Complexity can be used to estimate performance, such as time and memory, so we use complexity to evaluate the algorithm.

(If you are not familiar with complexity, see this article: Profiler is not necessary for performance analysis, complexity analysis can also be used.)

When developing, we use the most simple idea in most scenarios, that is, the algorithm with high complexity does not have any problem, it seems that there is no need to use a variety of high-class algorithm, algorithm this thing seems to be learning but not learning.

No, that’s because you don’t have some data-heavy scenarios.

Let me give you an example of a specific scenario from my previous company:

An example of the power of an algorithm

This is a real example from my former company, Autonavi.

We will do an all-source dependency analysis, and there will be tens of thousands of modules, and one module that depends on another module is called a forward dependency, and one module that is dependent on another module is called a reverse dependency. We will analyze the forward dependencies first and then the reverse dependencies again.

When analyzing reverse dependencies, the previous idea is that, for each dependency, we go through all the modules on one side and find the module that depends on it, and that is its reverse dependency.

It’s a very simple, easy way to think about it, but what’s wrong with it?

The complexity of this algorithm is O(n^2), and if n is in the tens of thousands, the performance will be very poor, and we can estimate that from the complexity.

In fact, it turned out that running through full source dependencies would take us more than 10 hours, or even a night.

If you had to optimize, how would you optimize performance?

Some students may say, can you break down the multi-process/multi-worker thread, break down the dependency analysis task into several parts, that can get several times the performance improvement.

Yeah, that’s a big increase.

But would you believe that if we made a change that improved performance tens of thousands of times?

Here’s how we changed it:

So when we looked at the reverse dependencies we had to go through all the forward dependencies for each dependency. But isn’t positive dependence the opposite of negative dependence?

So we simply changed to analyzing forward dependencies and recording reverse dependencies.

So you don’t have to analyze the reverse dependency alone at all, and the algorithm goes from O(n ^2) to O(n).

A change from O(n^2) to O(n) with tens of thousands of modules is equivalent to tens of thousands of times of performance improvement.

This is reflected in the time of the code that we had to run all night, and now it’s finished in ten minutes. Do you think you can do this with multithreading/process running alone?

That’s the power of the algorithm, when you think of a less complex algorithm, that means a huge improvement in performance.
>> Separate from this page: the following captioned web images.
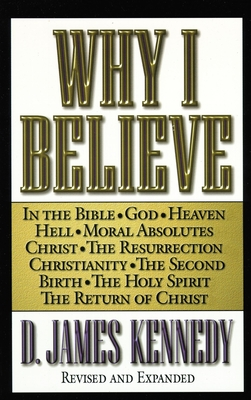 Why I Believe - Kennedy, D James, Dr., PH.D.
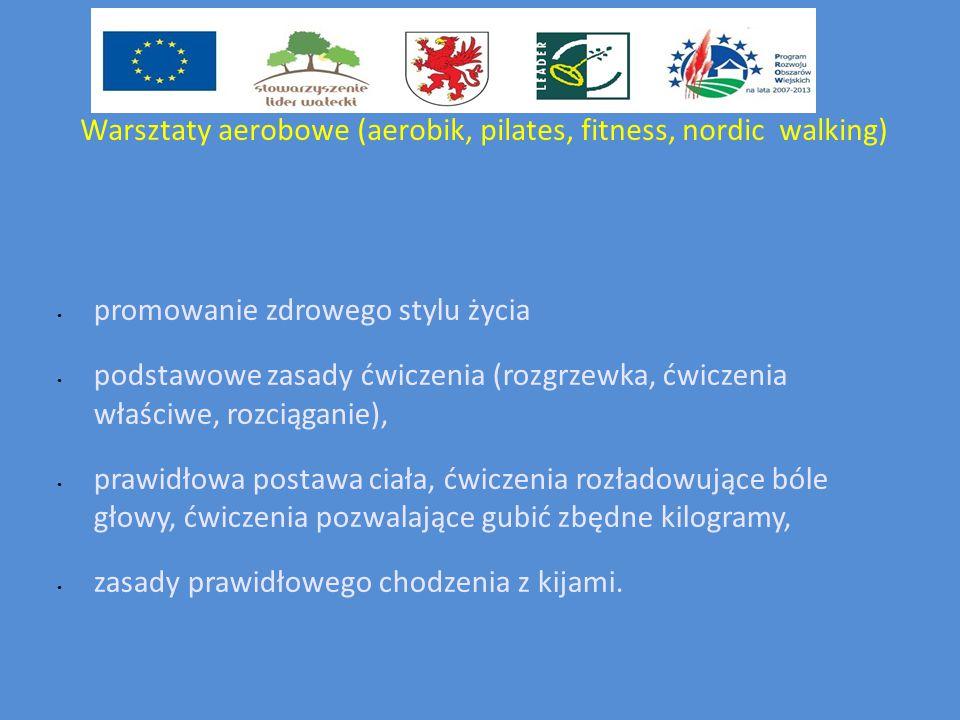 Warsztaty aerobowe (aerobik, pilates, fitness, nordic walking) promowanie zdrowego stylu życia podstawowe zasady ćwiczenia (rozgrzewka, ćwiczenia właściwe, rozciąganie), prawidłowa postawa ciała, ćwiczenia rozładowujące bóle głowy, ćwiczenia pozwalające gubić zbędne kilogramy, zasady prawidłowego chodzenia z kijami.
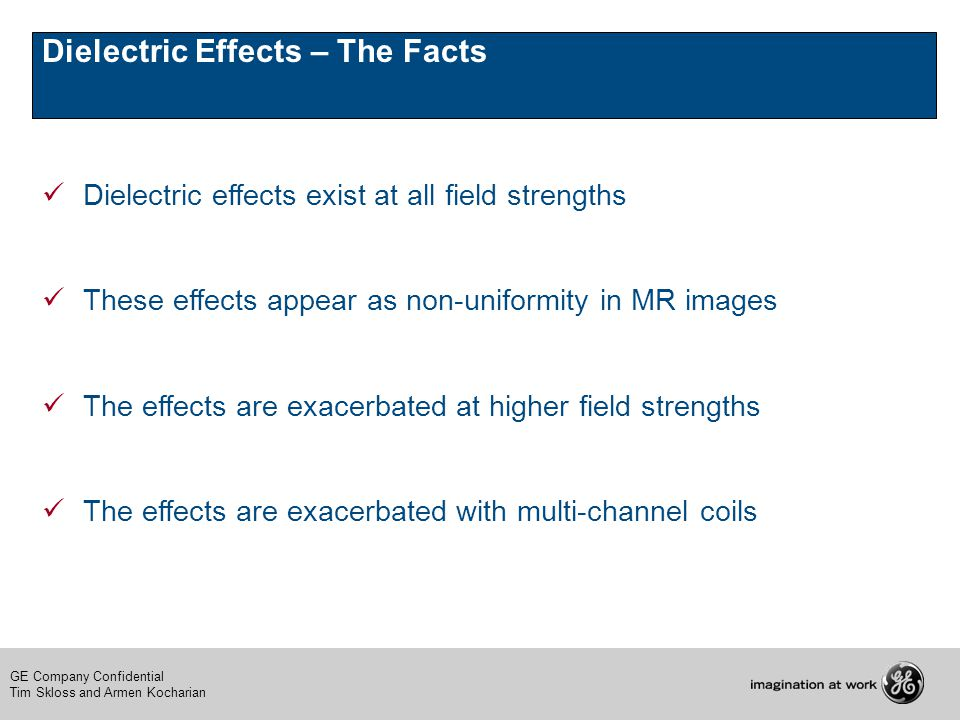 Dielectric Effects – The Facts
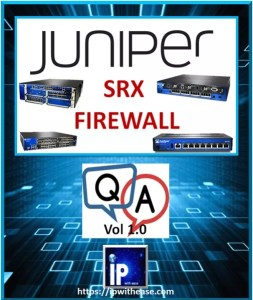 Juniper SRX Firewall Interview Questions | IP With Ease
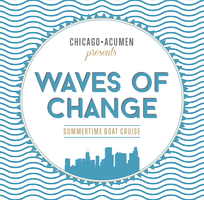 Chicago+Acumen WAVES OF CHANGE Summer Boat Party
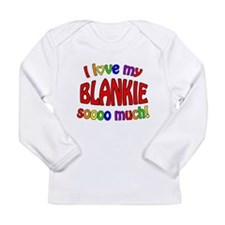I love my BLANKIE soooo much! Long Sleeve Infant T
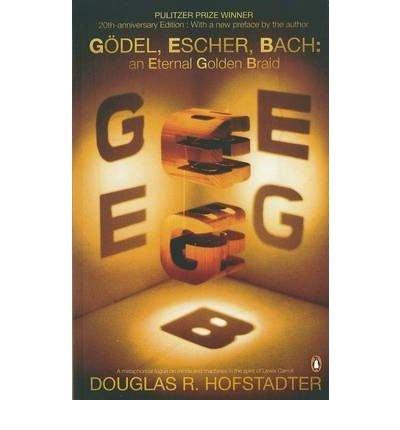 Godel, Escher, Bach An Eternal Golden Braid by Hofstadter, Douglas R. ( Author ) ON Mar-30-2000, Paperback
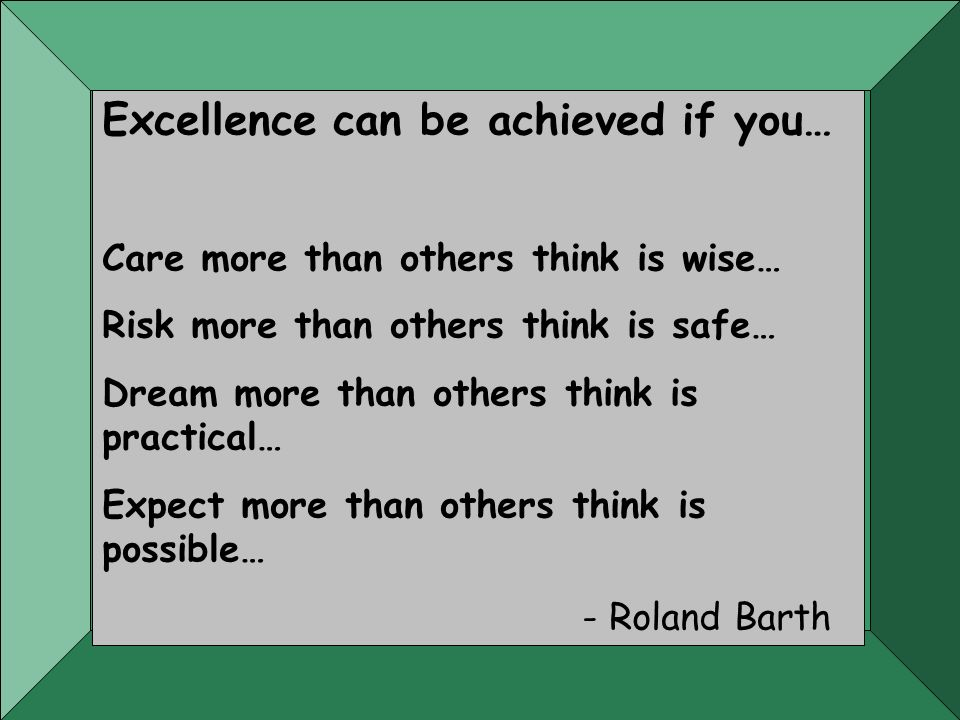 Excellence can be achieved if you…
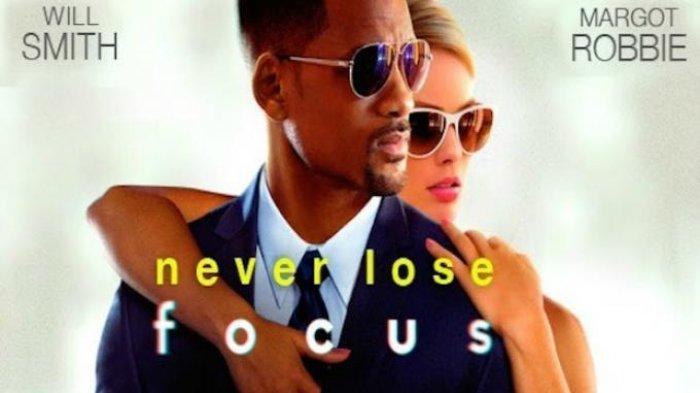 Sinopsis 'Focus' Dibintangi Will Smith, Tayang di Bioskop Trans TV Malam Ini Pukul 21.00 WIB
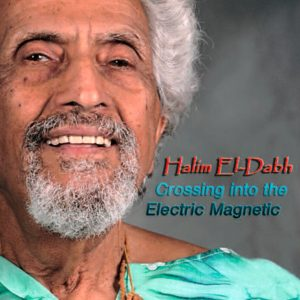 Halim El-Dabh - Crossing into the Electric Magnetic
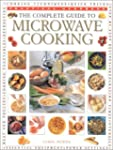 The Complete Guide to Microwave Cooking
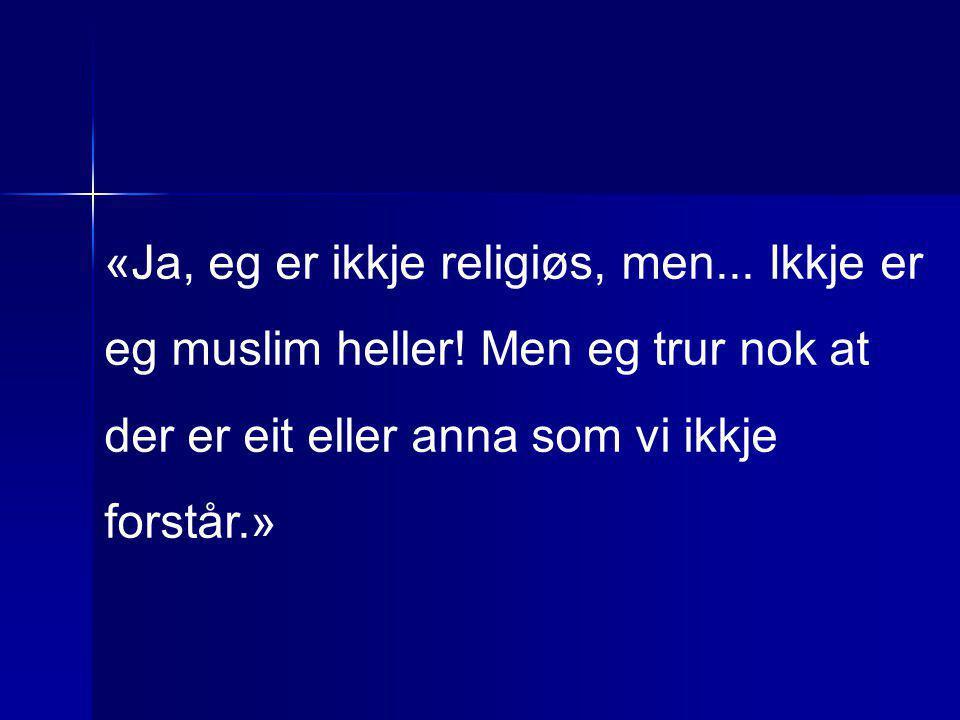 «Ja, eg er ikkje religiøs, men... Ikkje er eg muslim heller! Men eg trur nok at der er eit eller anna som vi ikkje forstår.»
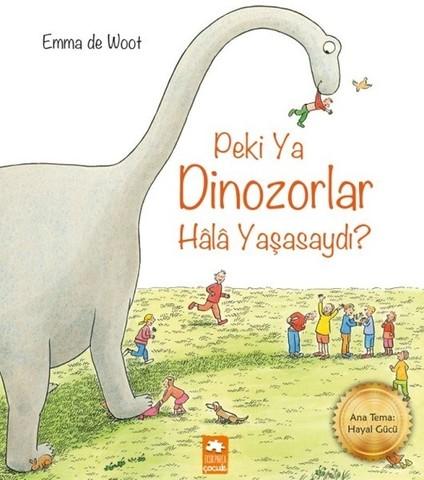 Peki ya Dinozorlar Hala Yaşasaydı?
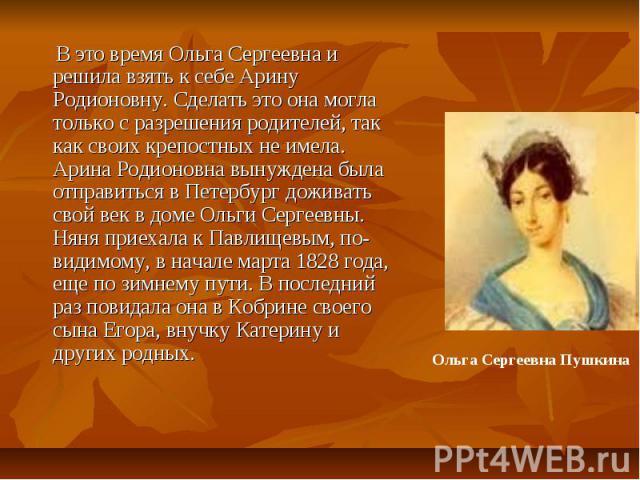 В это время Ольга Сергеевна и решила взять к себе Арину Родионовну. Сделать это она могла только с разрешения родителей, так как своих крепостных не имела. Арина Родионовна вынуждена была отправиться в Петербург доживать свой век в доме Ольги Сергее…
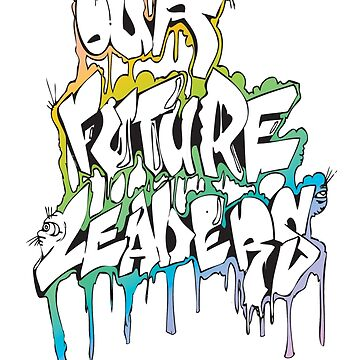 Our Future Leaders Graffiti Rainbow by ourfutureleadrs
A detailed framework for dependency analysis can be found in this article:

Autonavi APP full link source code dependency analysis project

The reason we talk about diff all the time is because it reduces O(n^2) to O(n), which means that when you have thousands of DOM nodes, you get thousands of times more performance.

So, feel the power of the algorithm?

conclusion

Multithreading, caching and other means to improve the performance of several times, and the optimization of the algorithm is directly to improve the performance of the order of magnitude, when the amount of data is large, is thousands of times of performance improvement.

So why do we think algorithms don’t work? That’s because the amount of data you’re dealing with is so small, hundreds of numbers, that if you use O(n^2), O(n^3) and O(n), it’s not much different.

The larger the amount of scene data you deal with, the higher the importance of the algorithm, because the difference between a good algorithm and a bad algorithm is not several times as simple as tens of thousands of times, may be tens of thousands of times.

So, you see all these companies taking algorithms, doesn’t that work? No, it’s too important. It directly determines the performance of the code you write.